WHAT IS REQUIRED ▸ Locate each line in the items below that contains the word "which", and copy those lines out in full.

SUPPLIED ENTRIES ▸
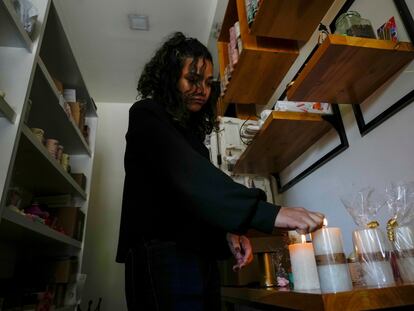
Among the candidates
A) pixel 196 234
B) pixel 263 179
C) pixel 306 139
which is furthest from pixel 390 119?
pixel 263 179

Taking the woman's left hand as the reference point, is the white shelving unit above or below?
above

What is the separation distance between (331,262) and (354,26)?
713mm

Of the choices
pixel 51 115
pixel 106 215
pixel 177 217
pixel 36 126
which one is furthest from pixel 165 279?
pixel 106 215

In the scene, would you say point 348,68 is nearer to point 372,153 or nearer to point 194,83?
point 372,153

...

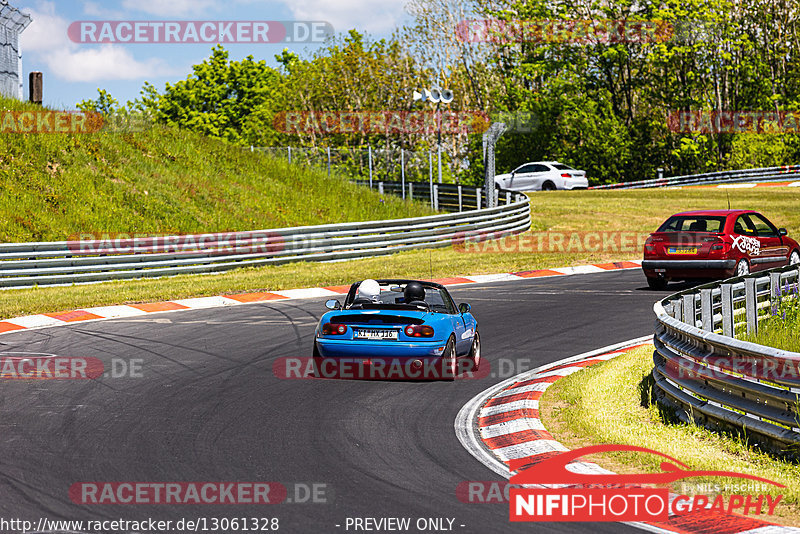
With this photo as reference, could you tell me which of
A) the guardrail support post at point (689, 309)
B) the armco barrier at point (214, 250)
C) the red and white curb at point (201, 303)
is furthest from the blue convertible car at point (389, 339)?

REPLY TO THE TASK ▸
which is furthest from pixel 390 119?
which one is furthest from pixel 165 279?
With this photo as reference, could you tell me which of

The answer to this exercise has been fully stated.